Ora il prossimo appuntamento con la giustizia amministrativa è fissato per il 10 ottobre, quando il Tar si pronuncerà sul ricorso di Campiotti e dei suoi entrando nel merito. Il commissario ha quindi davanti a sé diversi mesi di lavoro senza problemi e in ogni caso dopo il mese di giugno, quando l’incarico andrà a scadenza, l’Ats potrà prorogarlo nel caso ravvisi ancora la necessità di una sua presenza al Molina.
Ricapitolando, dopo la cacciata di Campiotti e soci provocata dall’ormai nota vicenda del prestito obbligazionario da 450mila euro concesso dal Molina a una società legata all’emittente Rete 55 e vicina al partito di Campiotti, la Lega Civica, il Tar, su ricorso del Cda, l’ha rimesso in sella, e poi il Consiglio di Stato, prima con un provvedimento presidenziale e poi con uno collegiale (quello di venerdì 17), su ricorso dell’Ats, ha rimesso in sella il commissario Pallino.
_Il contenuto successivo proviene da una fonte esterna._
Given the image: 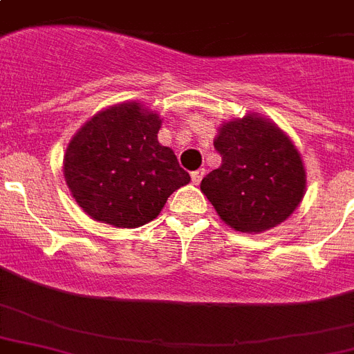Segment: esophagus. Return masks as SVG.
<instances>
[{"mask_svg": "<svg viewBox=\"0 0 354 354\" xmlns=\"http://www.w3.org/2000/svg\"><path fill=\"white\" fill-rule=\"evenodd\" d=\"M205 176V171L204 169H198V171L191 172V178H193V183L194 185H198L200 182H202V178Z\"/></svg>", "mask_w": 354, "mask_h": 354, "instance_id": "esophagus-1", "label": "esophagus"}]
</instances>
Di qui la soddisfazione dell’Ats: «È così dimostrata la legittimità del Commissario ad operare nella piena volontà di garantire e migliorare il servizio ai cittadini presenti nella struttura».
L’ordinanza del Consiglio di Stato conta appena una pagina e del resto l’analisi della questione, come sempre in una fase cautelare, è stata «sommaria». Ma in ogni caso Campiotti e i suoi legali vengono bacchettati dato che «le censure articolate dai ricorrenti in primo grado non appaiono assistite da evidente fondatezza». Mentre l’operato dell’Amministrazione - scrivono i cinque giudici del Consiglio di Stato - appare «sorretto da congrue motivazioni con riguardo anche solo alla vicenda che ha determinato il commissariamento, la quale va riguardata non solo nella sua consistenza patrimoniale ma anche quale “spia” di una potenziale (e più grave) deviazione delle funzioni istituzionali della Fondazione».